3. According to OMB Circular No. A-130 Revised, as part of the capital planning
process, each agency must “Support work processes that it has simplified or
otherwise redesigned to reduce costs, improve effectiveness, and make maximum
use of commercial, off-the-shelf technology.” How has the Army complied with the
outlined requirements of this law, pertaining to DCGS-A?
A: The DCGS-A Program participates with approximately 60 small and large commercial
industry partners across the country that support DCGS-A. Each partner must be compliant
with intelligence community data and standards and willing to build an open architecture.
Ease of use, interoperability and easy access to data are critical factors for these
participants in their work supporting the Army. Attached is a list of some of the industry
partners that helps develop the software in use with DCGS-A.
4. According to the 4th Brigade Combat Team, 4th Infantry Division’s
“USAICoE Lessons Learned Collection Report” report dated January 2013, “DCGS-A
is not an enterprise system capable of replacing the Army’s multiple intelligence
ground processing systems.” The November 2013 memo “Training Requirements to
Maintain Proficiency of DCGS-A” attributes the following assessment to the 130th
Engineering Brigade “DCGS continues to be; unstable, slow, not friendly and a major
hindrance to operations at the [battalion] level.” What is Lt. Gen. Legere’s response
to these assessment of the program and why does there appear to be a disconnect
between the DCGS-A assessment of Army personnel in theater and the assessment
of Army officials stateside?
A: The Army takes user feedback seriously and has implemented that feedback into the
current version of DCGS-A that is in use in Afghanistan. In fact, in response to feedback,
Army officials directed an ease of use campaign to specifically address user concerns which
has resulted in a number of improvements included in the latest version of the DCGS-A
software. The changes have been well received by our Soldiers. We will continue to
leverage our soldier’s feedback to improve all aspects of the DCGS-A system, including
software, hardware, ground stations, topographic support, etc.
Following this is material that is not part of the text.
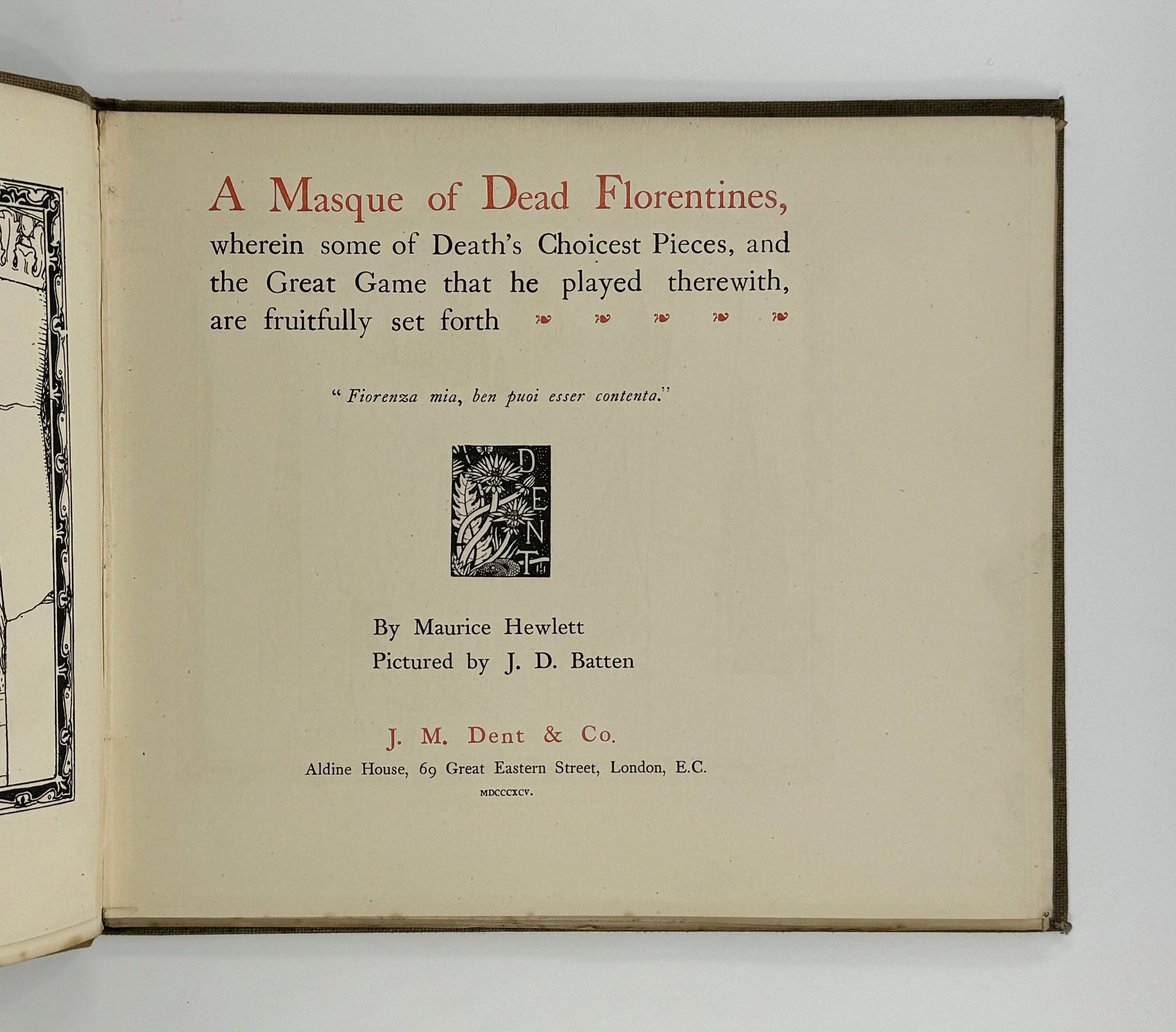 A Masque of Dead Florentines, wherein Some of Death's Choicest Pieces, and the Great Game That He Playeth Therewith, are Fruitfully Set Forth.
5. What’s the status of Red Disk and why have the previous two attempts to integrate
DCGS via cloud computing architecture been unsuccessful?
A: The Army, like all of the Services, is working with the Intelligence Community to migrate
to the Intelligence Community cloud standards and to provide enhanced capability to our
Warfighters. Previous DCGS-A cloud efforts have contributed to the Army’s and other
Services’ understanding of these requirements while also serving the needs of our forces in
theater. Red Disk, a separate effort from DCGS-A, will inform the Army’s future
requirements for DCGS-A.
6. Rep. Duncan Hunter (R-CA) has called for an investigation into the misuse of DCGS-A
funding in an October 29, 2013 letter saying “It was recently confirmed by the House
Armed Services Committee that Operations and Maintenance funds may have been
used for further Research, Development, Test and Evaluation funding for the Army’s
Distributed Common Ground System (DCGS-A)…If accurate, this would be a clear
violation of the Antideficiency Act (ADA).”
What’s the Army’s response to this accusation and where did the Army allocate these
funds in question?
A: The Army Audit Agency is currently conducting an audit of the DCGS-A Program of
Record in direct response to Rep. Hunter’s latest concerns. We are awaiting the results of
the audit and it is premature to comment at this time.